I headed home and checked my cell only to find that my buddy who moved back to his hometown of Pittsburgh PA had texted me with the score of the game - Pens were up 4-0. Sheesh!! I got home to watch the rest of the CAPS slaughter and endure the constant taunts of my friend. What a nightmare! And I skipped watching the season finale of LOST to pay attention to this joke of a game. I got in bed with an overall feeling of defeat for the entire day. World, 1. Me, 0. Time to sleep and start over.
But WAIT! I'm about to reach for the switch to turn out my lamp when out of the corner of my eye, I see this movement of something HUGE. My head whips around and I see the most gigantic house centipede I have ever seen!!! Go ahead. Click on the link. Learn all about them. SO GROSS!!!!!!! Supposedly they eat spiders. Yeah, that's all well and good if they weren't as creepy or MORE creepy than a spider!! And obviously this disgusting monstrous beast wasn't doing its job this morning in my bathroom!! Ew, EW, EW! And of course it's right up near my ceiling. My ceilings are high. So I ran out to get the folding chair to stand on. But no. Even then, I'm not tall enough. And I'm not getting on top of my dresser and getting THAT close to it. So I run out of my room again to get my Raid. I start spraying like a mad-woman. Holy FREAK! That thing can move! It scurried down the wall, and again, using my trusty walking shoe, I SMACKED it! This time it was more of a shriek that came out of my mouth. It was a full-blown scream as I whacked it.
The result?
It was sickening. That was it, I decided; no more open windows. I don't care how hot it gets. I sprayed Raid around all the windows and shut them down tight. And that was the end to my day. I could have done without any of it, to tell the truth. To start and end my day with disgusting creatures. UGH! I HATE bugs! I get so scared to kill them. What if when I'm about to strike, I miss and they jump on me and attack? Terrifying! I am definitely a typical girl when it comes to this stuff. I get better with practice, but like I said, I haven't even had to kill a bug in my condo in the last 9 months. And really, who WANTS the practice? Where's a man when I need him? Getting married is worth it -- just to have a bug-killer around and someone to take out the trash.

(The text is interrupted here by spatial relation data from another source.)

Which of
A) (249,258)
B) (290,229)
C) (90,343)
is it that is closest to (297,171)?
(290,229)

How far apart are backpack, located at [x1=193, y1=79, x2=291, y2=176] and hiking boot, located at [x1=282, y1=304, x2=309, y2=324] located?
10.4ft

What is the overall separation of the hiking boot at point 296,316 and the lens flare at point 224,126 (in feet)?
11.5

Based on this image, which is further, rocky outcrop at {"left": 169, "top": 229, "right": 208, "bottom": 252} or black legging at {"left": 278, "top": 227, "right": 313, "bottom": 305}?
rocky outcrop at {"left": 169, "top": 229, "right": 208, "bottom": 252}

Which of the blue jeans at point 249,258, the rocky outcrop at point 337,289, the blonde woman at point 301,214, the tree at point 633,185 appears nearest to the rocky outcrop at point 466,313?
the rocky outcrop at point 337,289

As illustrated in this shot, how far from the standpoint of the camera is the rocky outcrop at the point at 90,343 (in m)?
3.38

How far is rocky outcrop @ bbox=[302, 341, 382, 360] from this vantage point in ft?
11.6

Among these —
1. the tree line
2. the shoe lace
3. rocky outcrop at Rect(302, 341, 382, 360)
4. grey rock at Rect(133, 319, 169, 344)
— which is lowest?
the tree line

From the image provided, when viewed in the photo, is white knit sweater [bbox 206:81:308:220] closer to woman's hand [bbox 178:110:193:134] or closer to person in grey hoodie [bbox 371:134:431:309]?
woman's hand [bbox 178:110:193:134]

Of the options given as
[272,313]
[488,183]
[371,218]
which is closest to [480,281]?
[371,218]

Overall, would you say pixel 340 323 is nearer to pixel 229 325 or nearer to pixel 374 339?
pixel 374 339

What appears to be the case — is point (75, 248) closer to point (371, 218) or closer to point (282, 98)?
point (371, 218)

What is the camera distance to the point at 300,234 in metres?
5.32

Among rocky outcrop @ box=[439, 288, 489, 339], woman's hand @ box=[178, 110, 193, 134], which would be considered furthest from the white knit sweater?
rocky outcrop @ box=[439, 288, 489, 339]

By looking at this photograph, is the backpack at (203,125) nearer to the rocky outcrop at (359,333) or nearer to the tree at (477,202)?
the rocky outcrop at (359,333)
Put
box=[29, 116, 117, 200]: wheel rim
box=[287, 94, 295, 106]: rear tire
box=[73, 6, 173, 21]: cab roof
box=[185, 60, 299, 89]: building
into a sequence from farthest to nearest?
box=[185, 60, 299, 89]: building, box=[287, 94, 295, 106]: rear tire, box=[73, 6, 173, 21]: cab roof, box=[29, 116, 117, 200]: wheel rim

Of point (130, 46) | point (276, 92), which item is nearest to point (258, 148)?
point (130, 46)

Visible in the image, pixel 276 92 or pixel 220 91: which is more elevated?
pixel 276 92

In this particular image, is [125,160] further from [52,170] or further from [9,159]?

PS - I found out the next day that my A/C was fixed on Tuesday. But nobody seemed to bother to tell me.
6 comments:
Definitely the best blog post yet! I was laughing the whole way through! That is hilarious about the guy who stopped you to tell you you're beautiful. Jer will kill the nasty crawly creatures, but I usually have to take out the trash. :(
Oh, and that centipede is NASTY! And I would have let out a scream too!
We watched three hours of a horrible newcast to be dissapointed at the end. Todd even had has camera out so that he could record your TV debut with it.
sounds to me like the centipede had been doing its job for 9 months, and then you killed it's breakfast so it had to go roaming for something different. Since you have now done away with your spider killer, you will now have tons of spiders....Good Luck with that every morning now :)
HAHA - great post.
hehe, i'm sorry about the bugs. That does sound like you had quite the interesting day.
ewwwwwwwwwww! That is disgusting! Did you have fun cleaning that up??